◆ THE TASK
Pictures stay out of the copy; set down each line of the listing below exactly.

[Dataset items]
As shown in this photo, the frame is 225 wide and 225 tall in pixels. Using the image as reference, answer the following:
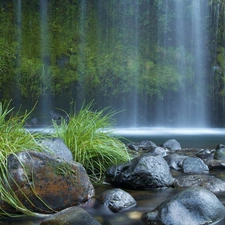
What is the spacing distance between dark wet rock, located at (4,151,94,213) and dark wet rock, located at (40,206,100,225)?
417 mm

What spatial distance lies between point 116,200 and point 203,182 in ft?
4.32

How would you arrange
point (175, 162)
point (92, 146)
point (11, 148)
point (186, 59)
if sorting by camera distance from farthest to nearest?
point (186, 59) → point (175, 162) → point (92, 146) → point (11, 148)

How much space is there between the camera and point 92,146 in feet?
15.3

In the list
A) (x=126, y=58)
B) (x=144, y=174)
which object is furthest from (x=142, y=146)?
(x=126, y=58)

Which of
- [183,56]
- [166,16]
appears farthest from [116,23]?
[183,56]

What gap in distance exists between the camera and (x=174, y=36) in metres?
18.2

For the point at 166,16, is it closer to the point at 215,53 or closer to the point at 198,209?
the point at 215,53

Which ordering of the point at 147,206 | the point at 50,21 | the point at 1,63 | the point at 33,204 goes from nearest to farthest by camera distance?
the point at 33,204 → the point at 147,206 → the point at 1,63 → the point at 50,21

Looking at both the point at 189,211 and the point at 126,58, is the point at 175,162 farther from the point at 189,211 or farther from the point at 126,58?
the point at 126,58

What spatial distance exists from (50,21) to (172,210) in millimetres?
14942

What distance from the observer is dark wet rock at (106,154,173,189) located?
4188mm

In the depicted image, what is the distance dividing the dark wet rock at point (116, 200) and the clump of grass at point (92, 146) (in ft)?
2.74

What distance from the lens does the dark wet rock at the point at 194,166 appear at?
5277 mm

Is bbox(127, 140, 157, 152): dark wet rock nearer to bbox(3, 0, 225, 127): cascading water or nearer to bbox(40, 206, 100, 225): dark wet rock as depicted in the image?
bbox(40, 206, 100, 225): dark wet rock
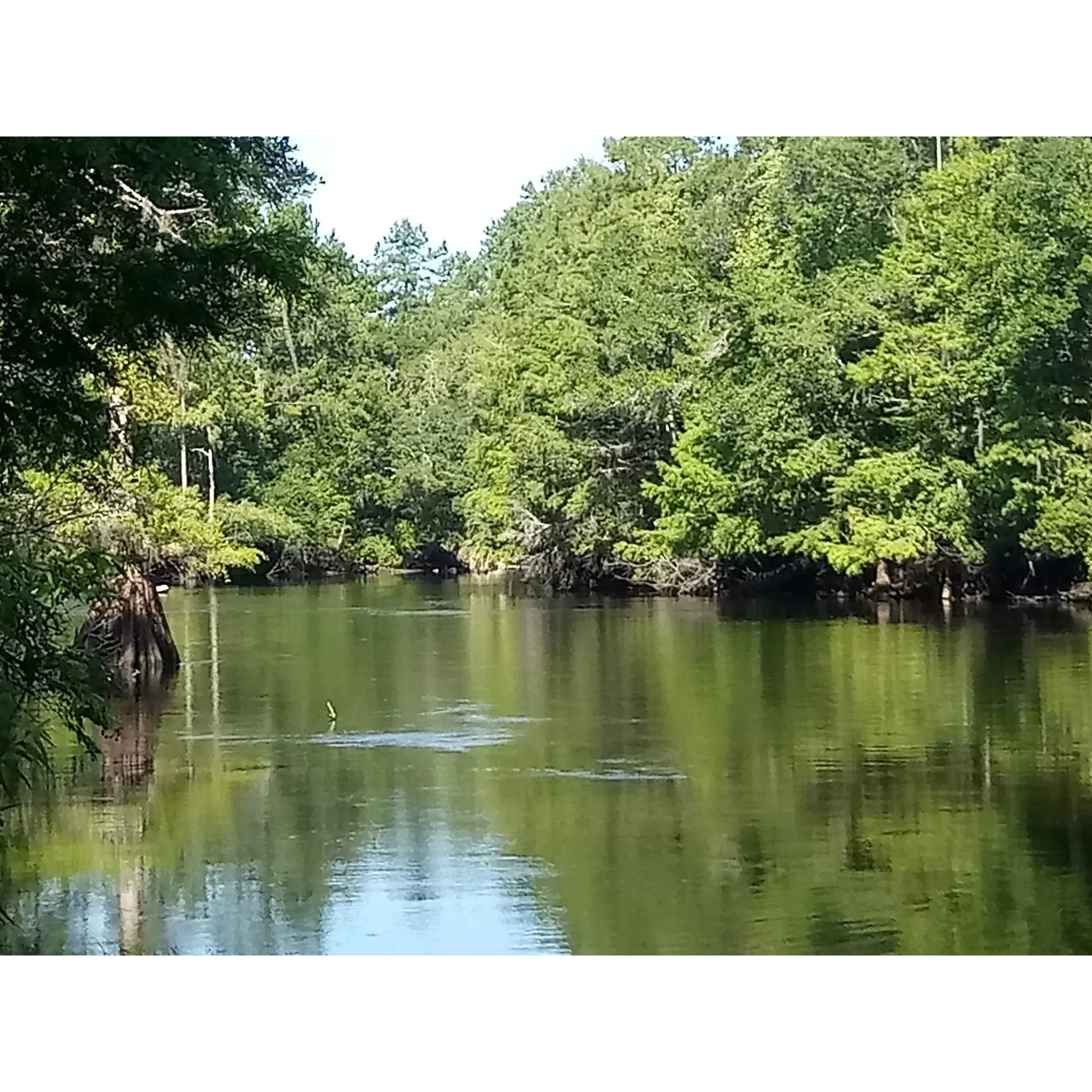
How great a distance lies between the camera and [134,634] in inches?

◆ EXERCISE RESULT
As shown in this photo, the frame is 225 wide and 225 tall in pixels. Using the image as reference, answer the following:
What is the spacing distance between dark wet rock, located at (4,151,94,213) and dark wet rock, located at (40,206,100,225)?
417 mm

What spatial distance lies between point 116,200 and point 203,182 in ft?
4.32

How would you arrange
point (175, 162)
point (92, 146)
point (11, 148)
point (186, 59)
if sorting by camera distance from farthest to nearest?
point (186, 59) → point (175, 162) → point (92, 146) → point (11, 148)

How much space is there between the camera and point 92,146 in feet?
15.3

In the list
A) (x=126, y=58)
B) (x=144, y=174)
which object is furthest from (x=142, y=146)?
(x=126, y=58)

Which of
- [183,56]
- [166,16]
appears farthest from [116,23]?
[183,56]

What gap in distance exists between the camera and (x=174, y=36) in metres?
18.2

For the point at 166,16, is it closer to the point at 215,53 or closer to the point at 198,209?
the point at 215,53

Which ordering of the point at 147,206 | the point at 50,21 | the point at 1,63 | the point at 33,204 goes from nearest to farthest by camera distance?
the point at 33,204 → the point at 147,206 → the point at 1,63 → the point at 50,21

Looking at both the point at 189,211 and the point at 126,58, is the point at 175,162 farther from the point at 189,211 or farther from the point at 126,58?
the point at 126,58

What spatial distance exists from (50,21) to (172,210) in millimetres?
14942

What distance from the observer is dark wet rock at (106,154,173,189) located?
4188mm

In the depicted image, what is the distance dividing the dark wet rock at point (116, 200) and the clump of grass at point (92, 146) (in ft)?
2.74

What distance from the lens does the dark wet rock at the point at 194,166 appear at?
5277 mm

Is bbox(127, 140, 157, 152): dark wet rock nearer to bbox(3, 0, 225, 127): cascading water or nearer to bbox(40, 206, 100, 225): dark wet rock as depicted in the image?
bbox(40, 206, 100, 225): dark wet rock
How great a distance lies between the camera and [134,634] in inches?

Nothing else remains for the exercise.